To use your input samples for CNV, you need to provide the path to the files in the sample table. The minimal sample table would thus have the following columns:

• sample_name -> identifier for the sample, make sure to add "normal" or "control" suffix to the healthy tissue control samples (or specify normal_idx parameter in addCNV).
• file_name -> path to the MeDIP seq bam file
• input_file_name -> path to the input sample bam file
• group -> group identifer
• sex -> male/female this is used to infer the number of sex chromosomes for the calibration of local normalization factors

When calling addCNV, you can now use <<file_name='input_file_name', MeDIP=FALSE>>. You may want to adjust the window_size according to the sequencing depth you have. When setting MeDIP=FALSE all reads are considered, with and without CpG. The parameters for using the MeDIP samples would be <<file_name='file_name', MeDIP=TRUE>>. In this case, only fragments without CpGs are considered.

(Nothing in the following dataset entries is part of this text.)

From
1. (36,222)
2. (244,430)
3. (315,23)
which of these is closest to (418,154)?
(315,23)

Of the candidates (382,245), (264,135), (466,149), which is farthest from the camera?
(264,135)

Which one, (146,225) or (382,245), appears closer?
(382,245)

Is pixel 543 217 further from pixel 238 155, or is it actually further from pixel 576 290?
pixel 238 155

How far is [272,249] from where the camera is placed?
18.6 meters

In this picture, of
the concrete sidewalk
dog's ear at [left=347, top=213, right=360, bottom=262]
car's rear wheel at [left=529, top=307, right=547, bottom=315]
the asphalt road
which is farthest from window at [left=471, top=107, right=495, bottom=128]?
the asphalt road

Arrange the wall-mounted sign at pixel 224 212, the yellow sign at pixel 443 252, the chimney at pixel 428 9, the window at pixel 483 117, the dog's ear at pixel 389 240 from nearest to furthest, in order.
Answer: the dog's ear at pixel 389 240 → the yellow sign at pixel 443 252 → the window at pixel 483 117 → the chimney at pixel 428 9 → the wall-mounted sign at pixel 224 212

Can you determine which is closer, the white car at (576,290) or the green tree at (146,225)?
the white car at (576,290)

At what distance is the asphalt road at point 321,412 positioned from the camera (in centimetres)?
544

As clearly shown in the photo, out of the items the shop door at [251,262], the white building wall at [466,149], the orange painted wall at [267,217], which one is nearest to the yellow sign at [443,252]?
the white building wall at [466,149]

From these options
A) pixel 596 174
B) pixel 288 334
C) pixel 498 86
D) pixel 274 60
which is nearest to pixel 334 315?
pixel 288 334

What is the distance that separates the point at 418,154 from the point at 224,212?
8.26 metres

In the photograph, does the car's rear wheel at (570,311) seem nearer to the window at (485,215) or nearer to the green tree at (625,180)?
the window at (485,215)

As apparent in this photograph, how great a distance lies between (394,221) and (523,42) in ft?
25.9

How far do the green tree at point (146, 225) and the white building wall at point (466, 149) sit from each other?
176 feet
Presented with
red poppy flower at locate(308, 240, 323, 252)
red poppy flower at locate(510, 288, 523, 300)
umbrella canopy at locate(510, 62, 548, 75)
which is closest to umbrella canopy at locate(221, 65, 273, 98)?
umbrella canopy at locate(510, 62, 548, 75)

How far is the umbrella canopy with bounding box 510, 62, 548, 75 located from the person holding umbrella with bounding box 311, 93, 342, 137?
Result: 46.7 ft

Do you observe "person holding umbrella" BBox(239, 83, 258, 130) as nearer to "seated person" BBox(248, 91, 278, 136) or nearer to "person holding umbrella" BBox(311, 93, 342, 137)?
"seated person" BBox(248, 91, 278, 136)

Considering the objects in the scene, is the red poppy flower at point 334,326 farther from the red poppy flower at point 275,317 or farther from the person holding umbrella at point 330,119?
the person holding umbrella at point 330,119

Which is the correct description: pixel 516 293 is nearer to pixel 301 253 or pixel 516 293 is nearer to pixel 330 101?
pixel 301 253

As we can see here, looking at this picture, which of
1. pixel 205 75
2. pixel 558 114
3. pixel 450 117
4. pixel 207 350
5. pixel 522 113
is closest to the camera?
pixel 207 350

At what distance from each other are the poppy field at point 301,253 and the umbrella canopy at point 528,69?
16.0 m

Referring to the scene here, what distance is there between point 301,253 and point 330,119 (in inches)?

I'd suggest you try both with input seq and MeDIP seq, and compare the result (e.g. the map plotCNV and potentially the primary evidence, that is depicted in the plots you get when setting a plot_dir in addCNV) If you could share this here, it would also be useful to others. In my experience the results should be very similar. This is from the QSEA paper, Supplementary Figure 8:

.

The issue with input seq is that it is usually very low coverage (I had less than 1M reads per sample), thus CNVs from MeDIP might actually be more accurate.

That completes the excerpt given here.